WORK REQUEST: A single number is required: how many lines of the listing below include the word "flashcontent".

EXTRACTED INFORMATION:
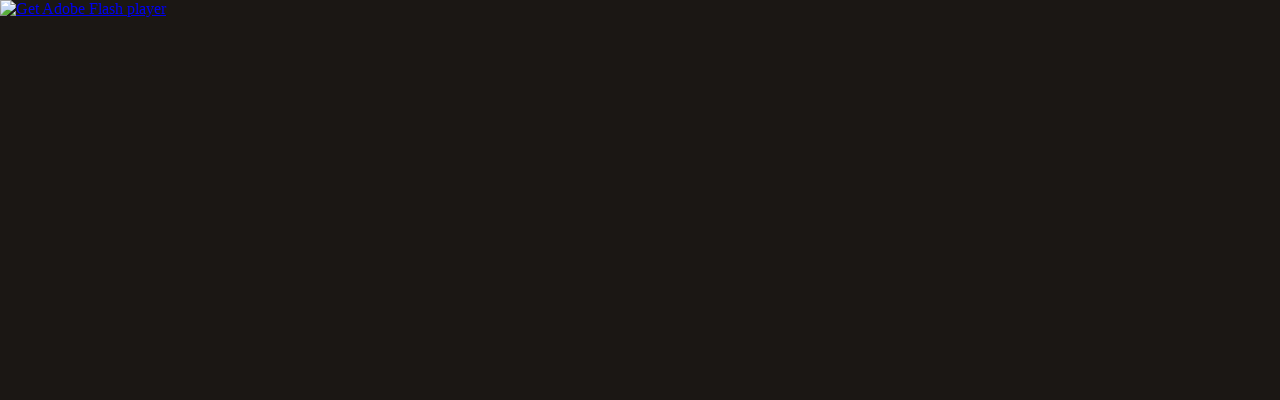

--- FILE ---
content_type: text/html
request_url: http://www.unifiedgame.com/
body_size: 911
content:
<!DOCTYPE html PUBLIC "-//W3C//DTD XHTML 1.0 Transitional//EN" "http://www.w3.org/TR/xhtml1/DTD/xhtml1-transitional.dtd">
<html xmlns="http://www.w3.org/1999/xhtml" xml:lang="en-gb" lang="en-gb" >
	<head>
		  <meta http-equiv="content-type" content="text/html; charset=utf-8" />
  <meta name="robots" content="index, follow" />
  <meta name="keywords" content="Unified Game, Gaming, Computer Games, Competition, Platform, Engine, Independent Developer, Backend, IT Architecture, IT Infrastructure" />
  <meta name="title" content="Home" />
  <meta name="author" content="Administrator" />
  <meta name="description" content="Unified Game - Coorporate Website" />
  <meta name="generator" content="Joomla! 1.5 - Open Source Content Management" />
  <meta name="google-site-verification" content="hwVD-WgsThP06Esy2SKQvfJzd5CMcIwQSM20jB_FMlo" />
  
  <title>Unified Game</title>
  <link href="/favicon.ico" rel="shortcut icon" type="image/x-icon" />

		
<link rel="shortcut icon" href="favicon.ico" />


<script type="text/javascript" src="scripts/swfobject.js"></script>

<script type="text/javascript">
var flashvars = {};
var params = { scale: "exactFit",bgcolor:"#000000" };
var attributes = {};
swfobject.embedSWF("unifiedgame.swf", "flashcontent", "100%", "100%", "9", false, flashvars, params, attributes);
</script>


<style type="text/css">
<!--
html {
  height: 100%;
  overflow: auto;
}

body {
  height: 100%;
  margin: 0;
  padding: 0;
  background-color: #1B1714;
  min-width:760px;
  min-height:640px;
}

#flashcontent {
  height: 100%;
}
-->
</style>

</head>

<body>
<div id="flashcontent">
  <a href="http://www.adobe.com/go/getflashplayer"><img src="noflash/noflash.jpg" alt="Get Adobe Flash player" /></a>
</div>
</body>

</html>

REPLY: 3